Reputation: 191
I have a list of directories extracted from os.walk
. I removed the files because I don't need them.
.
|____A
|____G
|____H
|____K
|____L
|____B
|____I
|____J
|____C
|____D
|____E
|____F
|____M
So it looks like this:
['.', ['A', 'B', 'C', 'D', 'E', 'F']], ['A', ['G', 'H']], ['A\\G', []], ['A\\H', ['K', 'L']], ['A\\G\\K', []], ['A\\G\\L', []], ['B', ['I', 'J']], ['B\\I', []], ['B\\J', []], ['C', []], ['D', []], ['E', []], ['F', ['M']], ['F\\M', []]
What I actually need is a real representation of the tree structure in a list like so:
['.', ['A' ['G', 'H' ['K', 'L']], ['B' ['I', 'J']], 'C', 'D', 'E', 'F' ['M']]
ty ;)
Upvotes: 2
Views: 721
Reputation: 46899
this does not return the datatype you are looking for but a nested dictionary (as this feels more natural to me as a tree structure):
from collections import defaultdict
lst = (['.', ['A', 'B', 'C', 'D', 'E', 'F']],
['A', ['G', 'H']], ['A\\G', []],
['A\\H', ['K', 'L']], ['A\\G\\K', []], ['A\\G\\L', []],
['B', ['I', 'J']], ['B\\I', []], ['B\\J', []], ['C', []],
['D', []], ['E', []], ['F', ['M']], ['F\\M', []])
def rec_dd():
""""recursive default dict"""
return defaultdict(rec_dd)
tree = rec_dd()
for here, dirs in lst:
if not here.startswith('.'):
cur_tree = tree['.']
else:
cur_tree = tree
for key in here.split('\\'):
cur_tree = cur_tree[key]
for d in dirs:
cur_tree[d] = rec_dd()
you can pretty print it this way:
import json
print(json.dumps(tree, sort_keys=True, indent=4))
and the result is:
{
".": {
"A": {
"G": {
"K": {},
"L": {}
},
"H": {
"K": {},
"L": {}
}
},
"B": {
"I": {},
"J": {}
},
"C": {},
"D": {},
"E": {},
"F": {
"M": {}
}
}
}
Upvotes: 1
Reputation: 71461
You can construct a dictionary from the flattened values, and then use recursion:
import re
d = ['.', ['A', 'B', 'C', 'D', 'E', 'F']], ['A', ['G', 'H']], ['A\\G', []], ['A\\H', ['K', 'L']], ['A\\G\\K', []], ['A\\G\\L', []], ['B', ['I', 'J']], ['B\\I', []], ['B\\J', []], ['C', []], ['D', []], ['E', []], ['F', ['M']], ['F\\M', []]

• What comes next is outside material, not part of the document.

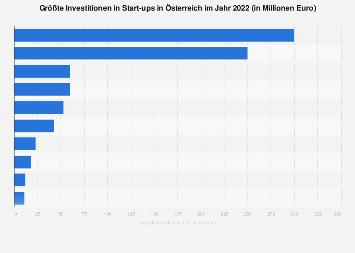 Größte Start-up Investitionen in Österreich 2018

new_d = {re.findall('.$', a)[0]:b for a, b in d}
def _tree(_start):
if not new_d[_start]:
return _start
_c = [_tree(i) for i in new_d[_start]]
return [_start, *(_c if any(not isinstance(i, str) for i in _c) else [_c])]
print(_tree('.'))
Output:
['.', ['A', 'G', ['H', ['K', 'L']]], ['B', ['I', 'J']], 'C', 'D', 'E', ['F', ['M']]]
Edit: Python2 version:
import re
d = ['.', ['A', 'B', 'C', 'D', 'E', 'F']], ['A', ['G', 'H']], ['A\\G', []], ['A\\H', ['K', 'L']], ['A\\G\\K', []], ['A\\G\\L', []], ['B', ['I', 'J']], ['B\\I', []], ['B\\J', []], ['C', []], ['D', []], ['E', []], ['F', ['M']], ['F\\M', []]

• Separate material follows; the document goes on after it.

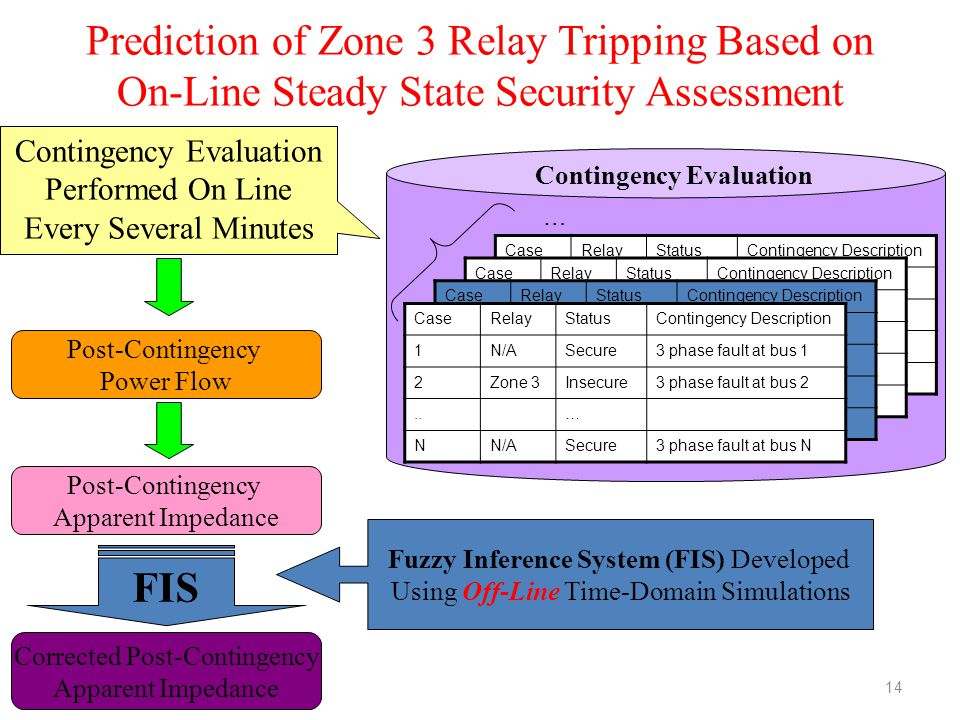 Prediction of Zone 3 Relay Tripping Based on On-Line Steady State Security Assessment 14 CaseRelayStatusContingency Description 1N/ASecure3 phase faul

new_d = {re.findall('.$', a)[0]:b for a, b in d}
def _tree(_start):
if not new_d[_start]:
return _start
_c = [_tree(i) for i in new_d[_start]]
return [_start]+(_c if any(not isinstance(i, str) for i in _c) else [_c])
print(_tree('.'))
Upvotes: 3